Instructions for the task: Put every line from the start of the entries through the line that contains "14.2 meters", inclusive, into a Markdown table with the columns No. and Entry Line. Omit blank lines and include nothing past that line.

Provided data:
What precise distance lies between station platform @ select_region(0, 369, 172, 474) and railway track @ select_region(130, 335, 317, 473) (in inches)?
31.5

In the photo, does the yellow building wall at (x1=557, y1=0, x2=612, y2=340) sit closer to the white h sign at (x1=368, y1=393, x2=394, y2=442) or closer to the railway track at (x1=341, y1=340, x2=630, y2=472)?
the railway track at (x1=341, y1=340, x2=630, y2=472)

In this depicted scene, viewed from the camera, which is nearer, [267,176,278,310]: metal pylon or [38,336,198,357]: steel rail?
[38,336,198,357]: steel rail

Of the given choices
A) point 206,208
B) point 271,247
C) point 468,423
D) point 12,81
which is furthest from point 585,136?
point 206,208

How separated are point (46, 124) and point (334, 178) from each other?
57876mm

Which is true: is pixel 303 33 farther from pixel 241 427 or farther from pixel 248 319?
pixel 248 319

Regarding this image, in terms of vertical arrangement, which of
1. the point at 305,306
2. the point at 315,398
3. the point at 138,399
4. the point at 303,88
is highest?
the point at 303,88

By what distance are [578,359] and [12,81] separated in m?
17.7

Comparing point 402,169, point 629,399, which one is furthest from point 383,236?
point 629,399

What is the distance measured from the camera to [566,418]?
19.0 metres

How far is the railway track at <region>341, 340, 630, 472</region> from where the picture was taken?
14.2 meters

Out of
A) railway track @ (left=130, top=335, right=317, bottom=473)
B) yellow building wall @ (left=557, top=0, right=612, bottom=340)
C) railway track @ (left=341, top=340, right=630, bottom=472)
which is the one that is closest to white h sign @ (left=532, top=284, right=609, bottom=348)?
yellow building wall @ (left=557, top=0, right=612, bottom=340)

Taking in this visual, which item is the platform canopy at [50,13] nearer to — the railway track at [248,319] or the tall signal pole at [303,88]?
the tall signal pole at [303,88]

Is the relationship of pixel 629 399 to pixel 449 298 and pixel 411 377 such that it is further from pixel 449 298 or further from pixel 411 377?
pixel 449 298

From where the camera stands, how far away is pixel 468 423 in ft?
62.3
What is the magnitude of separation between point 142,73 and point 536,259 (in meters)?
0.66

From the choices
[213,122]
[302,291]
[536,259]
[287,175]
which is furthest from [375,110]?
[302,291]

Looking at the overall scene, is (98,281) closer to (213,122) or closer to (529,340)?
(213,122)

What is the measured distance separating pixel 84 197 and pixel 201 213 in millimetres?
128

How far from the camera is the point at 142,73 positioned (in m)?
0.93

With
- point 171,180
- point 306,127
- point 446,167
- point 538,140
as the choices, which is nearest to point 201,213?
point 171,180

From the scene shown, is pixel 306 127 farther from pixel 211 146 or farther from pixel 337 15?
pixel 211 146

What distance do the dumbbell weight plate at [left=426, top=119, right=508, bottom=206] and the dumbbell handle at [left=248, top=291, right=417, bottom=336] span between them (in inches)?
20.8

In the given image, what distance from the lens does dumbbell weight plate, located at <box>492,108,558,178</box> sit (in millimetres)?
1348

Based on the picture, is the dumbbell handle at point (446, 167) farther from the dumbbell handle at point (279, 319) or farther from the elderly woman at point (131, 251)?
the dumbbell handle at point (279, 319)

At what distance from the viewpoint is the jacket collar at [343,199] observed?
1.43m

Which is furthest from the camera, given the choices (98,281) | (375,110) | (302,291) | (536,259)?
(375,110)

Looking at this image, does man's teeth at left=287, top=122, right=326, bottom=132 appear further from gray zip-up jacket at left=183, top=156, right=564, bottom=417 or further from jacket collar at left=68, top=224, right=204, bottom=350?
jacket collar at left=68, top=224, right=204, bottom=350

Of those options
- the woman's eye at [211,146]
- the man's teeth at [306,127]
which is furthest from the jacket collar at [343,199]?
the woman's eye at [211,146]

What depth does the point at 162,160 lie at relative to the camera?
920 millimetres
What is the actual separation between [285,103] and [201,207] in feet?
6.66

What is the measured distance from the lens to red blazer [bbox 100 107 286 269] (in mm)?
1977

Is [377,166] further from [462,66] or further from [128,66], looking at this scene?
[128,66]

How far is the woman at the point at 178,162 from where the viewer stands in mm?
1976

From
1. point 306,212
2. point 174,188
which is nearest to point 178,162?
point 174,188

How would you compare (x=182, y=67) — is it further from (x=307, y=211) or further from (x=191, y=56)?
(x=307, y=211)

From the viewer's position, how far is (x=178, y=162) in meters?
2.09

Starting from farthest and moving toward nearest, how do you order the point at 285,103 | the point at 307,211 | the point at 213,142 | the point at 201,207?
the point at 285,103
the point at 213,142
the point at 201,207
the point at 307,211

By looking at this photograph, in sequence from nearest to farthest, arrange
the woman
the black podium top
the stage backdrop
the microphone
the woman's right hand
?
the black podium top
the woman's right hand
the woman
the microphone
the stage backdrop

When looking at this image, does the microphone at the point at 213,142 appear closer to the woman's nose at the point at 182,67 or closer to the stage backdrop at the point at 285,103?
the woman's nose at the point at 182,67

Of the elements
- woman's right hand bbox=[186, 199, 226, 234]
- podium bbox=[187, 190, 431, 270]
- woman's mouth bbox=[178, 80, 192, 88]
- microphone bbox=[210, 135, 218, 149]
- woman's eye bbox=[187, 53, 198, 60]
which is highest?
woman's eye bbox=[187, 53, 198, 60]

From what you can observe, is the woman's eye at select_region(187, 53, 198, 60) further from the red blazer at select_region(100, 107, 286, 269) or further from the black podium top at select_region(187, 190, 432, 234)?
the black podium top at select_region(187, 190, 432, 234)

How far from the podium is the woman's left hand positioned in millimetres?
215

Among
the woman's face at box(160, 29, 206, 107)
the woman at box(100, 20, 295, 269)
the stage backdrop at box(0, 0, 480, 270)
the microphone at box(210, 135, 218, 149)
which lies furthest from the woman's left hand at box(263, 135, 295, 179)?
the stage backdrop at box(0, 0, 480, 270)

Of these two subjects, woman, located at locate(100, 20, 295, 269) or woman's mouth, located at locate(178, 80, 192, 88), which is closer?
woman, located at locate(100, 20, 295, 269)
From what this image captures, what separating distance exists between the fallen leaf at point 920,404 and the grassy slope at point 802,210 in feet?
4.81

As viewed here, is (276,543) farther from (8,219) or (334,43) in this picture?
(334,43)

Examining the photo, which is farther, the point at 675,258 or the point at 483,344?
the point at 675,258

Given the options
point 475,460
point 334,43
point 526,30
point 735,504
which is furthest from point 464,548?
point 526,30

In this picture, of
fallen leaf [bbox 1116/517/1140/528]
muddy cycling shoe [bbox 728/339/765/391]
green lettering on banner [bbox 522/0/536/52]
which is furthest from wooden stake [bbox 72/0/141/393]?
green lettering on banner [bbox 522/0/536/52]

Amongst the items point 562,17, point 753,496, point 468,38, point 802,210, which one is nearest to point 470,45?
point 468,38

Solution for this task:
| No. | Entry Line |
|---|---|
| 1 | What precise distance lies between station platform @ select_region(0, 369, 172, 474) and railway track @ select_region(130, 335, 317, 473) (in inches)? |
| 2 | 31.5 |
| 3 | In the photo, does the yellow building wall at (x1=557, y1=0, x2=612, y2=340) sit closer to the white h sign at (x1=368, y1=393, x2=394, y2=442) or closer to the railway track at (x1=341, y1=340, x2=630, y2=472)? |
| 4 | the railway track at (x1=341, y1=340, x2=630, y2=472) |
| 5 | In this depicted scene, viewed from the camera, which is nearer, [267,176,278,310]: metal pylon or [38,336,198,357]: steel rail? |
| 6 | [38,336,198,357]: steel rail |
| 7 | Of the given choices |
| 8 | A) point 206,208 |
| 9 | B) point 271,247 |
| 10 | C) point 468,423 |
| 11 | D) point 12,81 |
| 12 | which is furthest from point 585,136? |
| 13 | point 206,208 |
| 14 | How separated are point (46, 124) and point (334, 178) from each other? |
| 15 | 57876mm |
| 16 | Which is true: is pixel 303 33 farther from pixel 241 427 or farther from pixel 248 319? |
| 17 | pixel 248 319 |
| 18 | Regarding this image, in terms of vertical arrangement, which of |
| 19 | 1. the point at 305,306 |
| 20 | 2. the point at 315,398 |
| 21 | 3. the point at 138,399 |
| 22 | 4. the point at 303,88 |
| 23 | is highest? |
| 24 | the point at 303,88 |
| 25 | By what distance are [578,359] and [12,81] separated in m? |
| 26 | 17.7 |
| 27 | Comparing point 402,169, point 629,399, which one is furthest from point 383,236? |
| 28 | point 629,399 |
| 29 | What is the distance measured from the camera to [566,418]? |
| 30 | 19.0 metres |
| 31 | How far is the railway track at <region>341, 340, 630, 472</region> from where the picture was taken? |
| 32 | 14.2 meters |